### Document text
I wish neither me nor anyone else had to go through the awkward don't-quite-pass stage of transitioning. It gets a bit depressing after a while.
Title: Re: Saying what you are
Post by: StellaB on July 19, 2013, 11:53:54 AM
I'm over the stage of worrying whether I pass or not, I can't ever remember signing up to some contract agreeing to be eye candy for other people, and I certainly don't feel any stigma in telling anyone that I'm trans. It's the truth and part of who I am.

If other people have an issue with that, then I'm sorry, it's not my problem. I can't be anyone other than who I am.
Title: Re: Saying what you are
Post by: Northern Jane on July 19, 2013, 04:59:08 PM
I confused people pretty much my whole (early) life. People who didn't know the family would often mistake me for a girl or ask one of my parents. By my mid teens if I was dressed in neutral clothing, I still confused people but if my clothes were a little snug or just overtly feminine I was assumed to be a girl. By the time I started college, even when dressed as a boy, nobody bought the act.

In childhood, I thought I was a girl so if anybody asked or used the wrong pronoun, I told them. By my teens, if I was asked "Are you a boy or a girl?" I would just answer "Yes." and by college I simply refused to answer that question - I was even registered under my first initial and family name with no gender stated.
Title: Re: Saying what you are
Post by: Crow on July 19, 2013, 06:22:06 PM
I've been saying I'm a guy since I came out as FTM, long before I even started HRT. If people question me, I generally explain that I have a hormone deficiency and leave it up to them to decipher what I mean by that. If they figure out I'm trans, fine. If they don't, also fine. If they continue arguing with or misgendering me after I explain, they're probably not someone whose opinion or company I value anyways.

### Recorded data
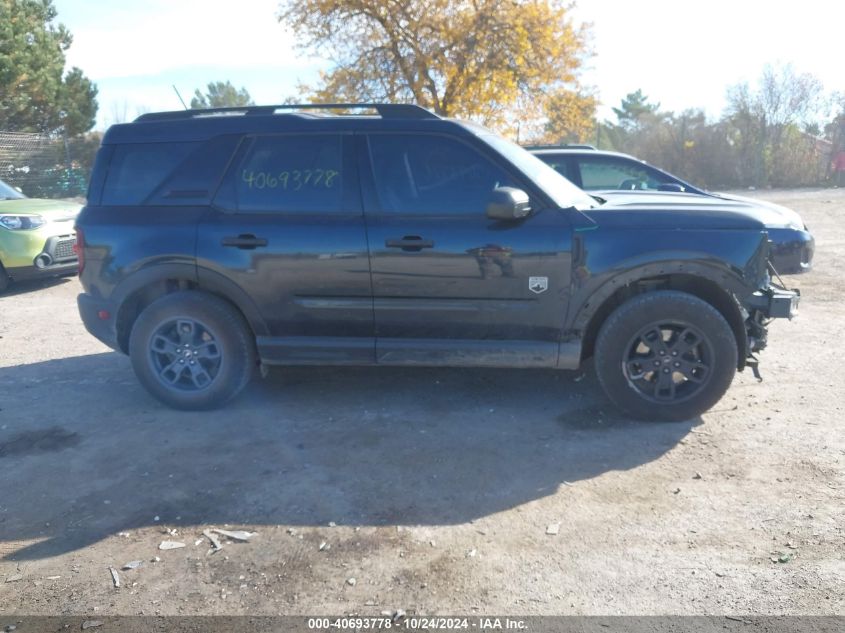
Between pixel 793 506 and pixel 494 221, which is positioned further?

### Given problem 1
Answer each of these from the forum thread, one line each:
(a) What does StellaB say they can't remember ever signing up to?
(b) During the teen years, how did Northern Jane reply when asked "Are you a boy or a girl?"
(c) What does Crow generally explain to people who question Crow's gender?
### Given problem 2
In the forum thread, why does StellaB feel no stigma about telling anyone they are trans? Answer in one to three sentences.

### Written reply 1
(a) Some contract agreeing to be eye candy for other people.
(b) "Yes."
(c) That Crow has a hormone deficiency.

### Written reply 2
StellaB feels no stigma because being trans is the truth and part of who StellaB is. StellaB adds that StellaB can't be anyone other than who StellaB is.